CoEPP brings together experimentalists, as part of the ATLAS collaboration, and theorists to focus on the expected era of discovery that the Large Hadron Collider will provide.
The Centre was a major sponsor and organiser of ICHEP2012, the international physics conference where CERN announced its Higgs boson discovery via two-way webcast with Melbourne.
Our international partners work closely with our chief investigators and hail from some of the world’s leading universities.
Our research programme includes:
- Searching for supersymmetry (SUSY)
- Searching for evidence of extra dimensions, and other exotic phenomena at the Terascale
- Searching for the origin of dark matter
- Searching for unknown forces of nature at the Terascale
- New computing techniques for LHC / ATLAS data analysis
- Being prepared for the unexpected
The broad questions we seek to answer
Our current understanding of matter and forces, at the fundamental level, is contained in the Standard Model (SM) of particle physics. The fundamental matter and force particles form a “Periodic Table” of the building blocks of the Universe. These observed patterns or symmetries have been key to the SM and many of its properties. However, the symmetries are not perfect. Some particles, such as the photon, are massless, while others, such as the electron, are massive. Particle masses vary over many orders of magnitude. A key goal of the Centre will be to discover the origin of mass and the symmetry breaking that generates this variety of masses for the elementary particles. The simplest of these, the Higgs mechanism, demands the existence of the now famous Higgs boson.

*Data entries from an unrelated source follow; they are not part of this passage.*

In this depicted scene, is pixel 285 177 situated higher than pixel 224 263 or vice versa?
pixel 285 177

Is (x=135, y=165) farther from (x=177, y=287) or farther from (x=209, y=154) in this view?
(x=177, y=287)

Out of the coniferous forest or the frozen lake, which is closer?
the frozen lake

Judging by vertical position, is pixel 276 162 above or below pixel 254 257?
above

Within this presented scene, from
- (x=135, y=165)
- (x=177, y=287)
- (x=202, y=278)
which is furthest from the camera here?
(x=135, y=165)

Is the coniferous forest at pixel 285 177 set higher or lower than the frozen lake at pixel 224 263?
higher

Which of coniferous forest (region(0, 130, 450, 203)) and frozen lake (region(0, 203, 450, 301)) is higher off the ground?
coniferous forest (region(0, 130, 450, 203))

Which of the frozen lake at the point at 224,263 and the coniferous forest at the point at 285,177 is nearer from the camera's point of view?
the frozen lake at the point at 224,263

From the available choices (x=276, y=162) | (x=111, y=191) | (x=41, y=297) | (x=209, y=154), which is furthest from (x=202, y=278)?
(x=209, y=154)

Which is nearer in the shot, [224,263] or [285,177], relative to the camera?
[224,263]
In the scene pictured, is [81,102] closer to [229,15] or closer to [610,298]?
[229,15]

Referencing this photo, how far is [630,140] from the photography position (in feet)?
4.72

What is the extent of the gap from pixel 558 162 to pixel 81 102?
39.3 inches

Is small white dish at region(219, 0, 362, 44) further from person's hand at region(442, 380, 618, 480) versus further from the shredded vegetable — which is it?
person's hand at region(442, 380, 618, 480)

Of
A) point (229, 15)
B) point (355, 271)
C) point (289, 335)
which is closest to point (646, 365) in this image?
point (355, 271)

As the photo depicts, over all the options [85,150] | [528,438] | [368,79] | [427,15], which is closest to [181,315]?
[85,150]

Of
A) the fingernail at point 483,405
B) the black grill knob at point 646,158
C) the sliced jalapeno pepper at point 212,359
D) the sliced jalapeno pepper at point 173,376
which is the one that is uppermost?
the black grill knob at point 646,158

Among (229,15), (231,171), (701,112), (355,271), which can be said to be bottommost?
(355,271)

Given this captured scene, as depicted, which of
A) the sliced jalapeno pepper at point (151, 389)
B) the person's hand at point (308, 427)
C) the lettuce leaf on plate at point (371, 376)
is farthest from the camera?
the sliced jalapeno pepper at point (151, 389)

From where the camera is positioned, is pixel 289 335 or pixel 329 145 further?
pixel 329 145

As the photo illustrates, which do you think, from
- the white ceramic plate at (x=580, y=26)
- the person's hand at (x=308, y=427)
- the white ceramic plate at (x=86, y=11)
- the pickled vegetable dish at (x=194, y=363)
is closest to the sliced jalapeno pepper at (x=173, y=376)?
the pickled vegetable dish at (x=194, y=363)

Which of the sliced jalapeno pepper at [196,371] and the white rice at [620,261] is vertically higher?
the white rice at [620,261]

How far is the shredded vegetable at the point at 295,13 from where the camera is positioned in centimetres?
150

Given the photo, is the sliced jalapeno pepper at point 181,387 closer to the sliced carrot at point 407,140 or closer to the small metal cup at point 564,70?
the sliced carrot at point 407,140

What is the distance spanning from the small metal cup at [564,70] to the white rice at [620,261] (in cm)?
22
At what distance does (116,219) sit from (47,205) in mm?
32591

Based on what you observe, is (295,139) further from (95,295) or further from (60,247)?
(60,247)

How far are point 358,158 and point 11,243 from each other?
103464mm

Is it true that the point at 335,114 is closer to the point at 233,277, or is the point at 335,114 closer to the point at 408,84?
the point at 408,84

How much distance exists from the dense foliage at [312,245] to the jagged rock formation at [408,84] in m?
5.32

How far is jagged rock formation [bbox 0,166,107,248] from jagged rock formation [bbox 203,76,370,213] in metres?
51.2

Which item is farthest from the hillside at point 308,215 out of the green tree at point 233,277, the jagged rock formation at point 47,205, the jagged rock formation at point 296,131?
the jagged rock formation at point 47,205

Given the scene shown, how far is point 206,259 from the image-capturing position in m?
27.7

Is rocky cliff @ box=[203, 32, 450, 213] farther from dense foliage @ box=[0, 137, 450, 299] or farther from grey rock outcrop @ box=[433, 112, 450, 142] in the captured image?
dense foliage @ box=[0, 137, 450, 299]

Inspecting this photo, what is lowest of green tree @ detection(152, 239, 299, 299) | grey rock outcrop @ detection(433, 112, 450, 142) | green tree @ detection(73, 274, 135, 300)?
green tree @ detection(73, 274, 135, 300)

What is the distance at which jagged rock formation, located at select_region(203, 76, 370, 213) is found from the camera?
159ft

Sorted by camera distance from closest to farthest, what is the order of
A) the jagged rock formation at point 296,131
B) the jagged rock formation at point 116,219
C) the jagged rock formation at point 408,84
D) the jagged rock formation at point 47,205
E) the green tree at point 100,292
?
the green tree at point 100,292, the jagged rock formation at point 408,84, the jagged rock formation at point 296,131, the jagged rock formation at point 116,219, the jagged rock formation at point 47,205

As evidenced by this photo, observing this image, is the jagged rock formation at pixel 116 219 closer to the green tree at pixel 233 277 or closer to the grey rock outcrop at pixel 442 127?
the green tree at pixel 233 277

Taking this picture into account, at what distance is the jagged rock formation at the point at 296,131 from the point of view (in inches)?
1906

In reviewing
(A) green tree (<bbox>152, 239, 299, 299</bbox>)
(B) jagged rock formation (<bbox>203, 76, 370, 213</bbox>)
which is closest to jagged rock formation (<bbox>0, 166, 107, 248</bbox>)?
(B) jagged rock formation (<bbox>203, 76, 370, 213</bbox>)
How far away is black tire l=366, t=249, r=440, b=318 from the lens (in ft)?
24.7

Through their involvement in the giant ATLAS experiment at the LHC, the Centre’s researchers will search for the Higgs boson and for answers to many other profound questions. We will probe important extensions to the SM, including new symmetries such as supersymmetry (“SUSY”) and the existence of extra dimensions of space-time. This involves both gathering the data from ATLAS and interpreting that information in light of our current theories.

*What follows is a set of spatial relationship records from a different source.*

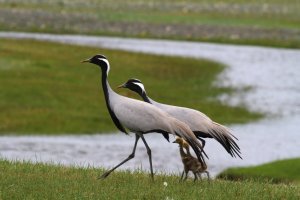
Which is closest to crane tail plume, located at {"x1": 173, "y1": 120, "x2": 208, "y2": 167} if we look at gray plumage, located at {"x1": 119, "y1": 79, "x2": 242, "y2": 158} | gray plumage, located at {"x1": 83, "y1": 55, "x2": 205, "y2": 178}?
gray plumage, located at {"x1": 83, "y1": 55, "x2": 205, "y2": 178}

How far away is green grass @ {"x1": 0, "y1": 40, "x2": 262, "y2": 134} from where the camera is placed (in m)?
31.4

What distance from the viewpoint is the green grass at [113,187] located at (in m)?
12.8

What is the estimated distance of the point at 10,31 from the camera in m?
69.2

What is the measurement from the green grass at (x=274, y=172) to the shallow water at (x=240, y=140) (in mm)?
1354

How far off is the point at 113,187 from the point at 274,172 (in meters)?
10.9

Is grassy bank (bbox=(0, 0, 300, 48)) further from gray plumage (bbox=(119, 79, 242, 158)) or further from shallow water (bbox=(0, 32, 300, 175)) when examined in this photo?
gray plumage (bbox=(119, 79, 242, 158))

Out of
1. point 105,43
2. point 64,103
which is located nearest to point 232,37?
point 105,43

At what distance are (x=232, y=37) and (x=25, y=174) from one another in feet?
195

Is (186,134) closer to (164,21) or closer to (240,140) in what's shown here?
(240,140)

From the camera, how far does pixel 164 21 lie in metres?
84.8

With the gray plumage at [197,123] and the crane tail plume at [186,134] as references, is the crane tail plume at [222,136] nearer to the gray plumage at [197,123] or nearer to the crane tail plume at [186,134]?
the gray plumage at [197,123]

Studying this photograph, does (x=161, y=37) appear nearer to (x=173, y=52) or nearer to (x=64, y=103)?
(x=173, y=52)

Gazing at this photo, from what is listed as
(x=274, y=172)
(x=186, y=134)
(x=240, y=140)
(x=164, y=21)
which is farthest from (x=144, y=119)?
(x=164, y=21)

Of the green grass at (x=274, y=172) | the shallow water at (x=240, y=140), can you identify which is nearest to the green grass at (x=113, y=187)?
the shallow water at (x=240, y=140)
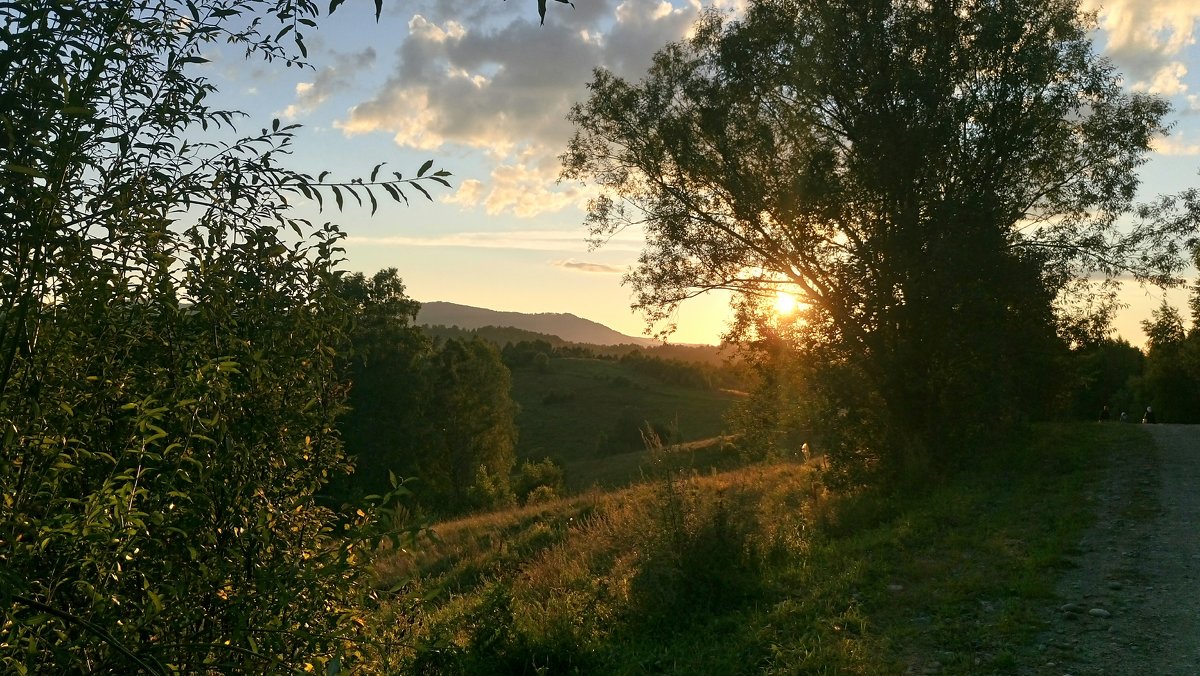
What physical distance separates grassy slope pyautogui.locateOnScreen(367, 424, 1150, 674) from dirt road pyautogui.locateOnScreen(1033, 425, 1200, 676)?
0.95 ft

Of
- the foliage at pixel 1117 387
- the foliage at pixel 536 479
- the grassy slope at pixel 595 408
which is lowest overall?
the foliage at pixel 536 479

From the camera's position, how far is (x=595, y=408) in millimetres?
84562

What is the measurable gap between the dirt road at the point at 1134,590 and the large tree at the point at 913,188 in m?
3.47

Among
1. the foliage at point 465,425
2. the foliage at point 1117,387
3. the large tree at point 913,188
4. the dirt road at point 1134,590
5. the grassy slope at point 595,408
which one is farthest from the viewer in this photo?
the grassy slope at point 595,408

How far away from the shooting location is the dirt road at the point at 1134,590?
6.83 metres

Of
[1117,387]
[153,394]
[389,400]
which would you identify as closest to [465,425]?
[389,400]

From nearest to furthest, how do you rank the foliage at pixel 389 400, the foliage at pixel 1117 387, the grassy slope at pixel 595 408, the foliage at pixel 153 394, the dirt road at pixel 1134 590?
the foliage at pixel 153 394 < the dirt road at pixel 1134 590 < the foliage at pixel 389 400 < the foliage at pixel 1117 387 < the grassy slope at pixel 595 408

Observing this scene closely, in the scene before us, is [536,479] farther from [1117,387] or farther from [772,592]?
[1117,387]

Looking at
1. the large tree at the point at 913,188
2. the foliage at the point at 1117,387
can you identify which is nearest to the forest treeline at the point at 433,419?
the large tree at the point at 913,188

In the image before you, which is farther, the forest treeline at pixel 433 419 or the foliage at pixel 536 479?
the foliage at pixel 536 479

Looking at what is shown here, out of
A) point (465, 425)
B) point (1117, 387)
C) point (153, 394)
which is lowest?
point (465, 425)

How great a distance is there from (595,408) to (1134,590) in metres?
76.3

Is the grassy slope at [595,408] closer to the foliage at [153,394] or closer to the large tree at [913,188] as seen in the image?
the large tree at [913,188]

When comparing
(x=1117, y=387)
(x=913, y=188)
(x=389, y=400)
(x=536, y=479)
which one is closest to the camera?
(x=913, y=188)
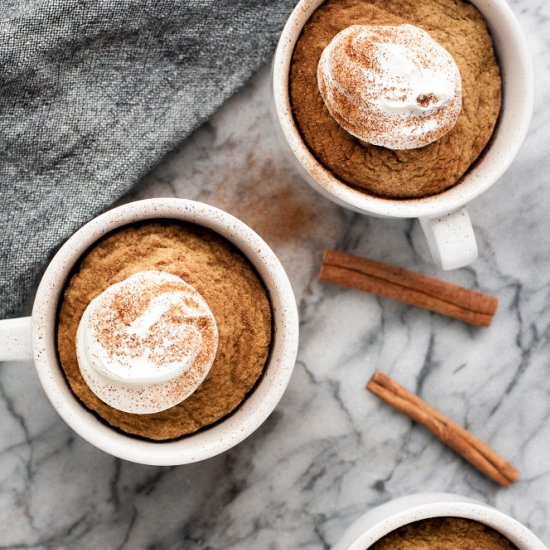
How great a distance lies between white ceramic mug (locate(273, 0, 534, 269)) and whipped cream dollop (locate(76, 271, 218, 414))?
1.19ft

In parallel to the SM, a “standard model” of cosmology has emerged, leading to the astounding conclusion that only 4-5% of the Universe is made of the “normal” matter so well described by the SM. Approximately 23% of the Universe is made of “dark matter”, which interacts via gravity, but otherwise remains unknown to us; even stranger is the remaining 72% that results in the accelerating expansion of the universe - dark energy. A feature of extensions to the SM such as SUSY is the prediction of dark matter particles at the terascale that would be discoverable at the LHC. Our research program will draw together the SM and the new standard model of cosmology, leading to a genuine understanding of the nature of dark matter.

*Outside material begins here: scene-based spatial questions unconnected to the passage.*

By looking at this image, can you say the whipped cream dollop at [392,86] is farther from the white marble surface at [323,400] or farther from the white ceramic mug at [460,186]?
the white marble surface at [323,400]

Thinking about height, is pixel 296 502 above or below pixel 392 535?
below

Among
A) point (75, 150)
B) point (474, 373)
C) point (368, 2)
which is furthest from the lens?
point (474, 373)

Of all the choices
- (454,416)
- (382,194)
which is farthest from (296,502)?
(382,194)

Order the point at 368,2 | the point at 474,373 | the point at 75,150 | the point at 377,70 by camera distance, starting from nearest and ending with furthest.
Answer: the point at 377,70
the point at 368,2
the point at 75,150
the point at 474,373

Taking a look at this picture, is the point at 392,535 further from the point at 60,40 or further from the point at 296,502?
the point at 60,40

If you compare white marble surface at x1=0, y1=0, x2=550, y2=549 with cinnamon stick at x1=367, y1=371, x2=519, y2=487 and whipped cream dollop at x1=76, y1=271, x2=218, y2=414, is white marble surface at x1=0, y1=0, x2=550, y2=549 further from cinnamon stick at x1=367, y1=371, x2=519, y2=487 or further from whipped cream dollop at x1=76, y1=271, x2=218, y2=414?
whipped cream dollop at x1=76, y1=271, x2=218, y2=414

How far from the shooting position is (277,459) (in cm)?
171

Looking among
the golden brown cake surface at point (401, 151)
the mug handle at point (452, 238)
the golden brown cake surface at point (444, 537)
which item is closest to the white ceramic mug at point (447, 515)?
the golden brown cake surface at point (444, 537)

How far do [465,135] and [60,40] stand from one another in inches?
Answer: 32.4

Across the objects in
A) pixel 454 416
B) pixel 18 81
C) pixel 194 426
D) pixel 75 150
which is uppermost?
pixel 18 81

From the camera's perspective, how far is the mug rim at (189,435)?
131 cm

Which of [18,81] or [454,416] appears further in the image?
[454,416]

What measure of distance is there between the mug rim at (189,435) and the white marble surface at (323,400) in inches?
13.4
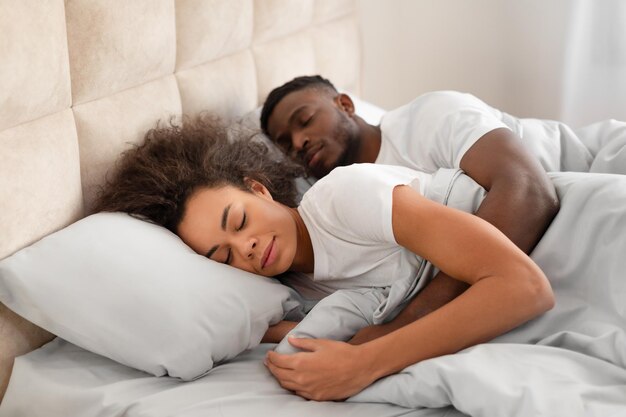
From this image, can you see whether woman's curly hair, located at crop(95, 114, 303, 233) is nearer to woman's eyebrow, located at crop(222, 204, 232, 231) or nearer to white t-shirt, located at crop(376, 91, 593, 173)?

The main questions at the frontiers of particle physics can be summarised as follows:
- What is dark matter and dark energy?
- How is gravity incorporated into the Standard Model? Can all the particles and interactions be described by a single Grand Unified Theory?
- How do quarks bind to form protons, neutrons, pions and other hadrons?
- How do neutrinos gain mass and why are those masses so small?
- Why is the universe filled with matter but essentially no antimatter?
With theoretical and experimental physicists working together, the answers to these questions can be answered.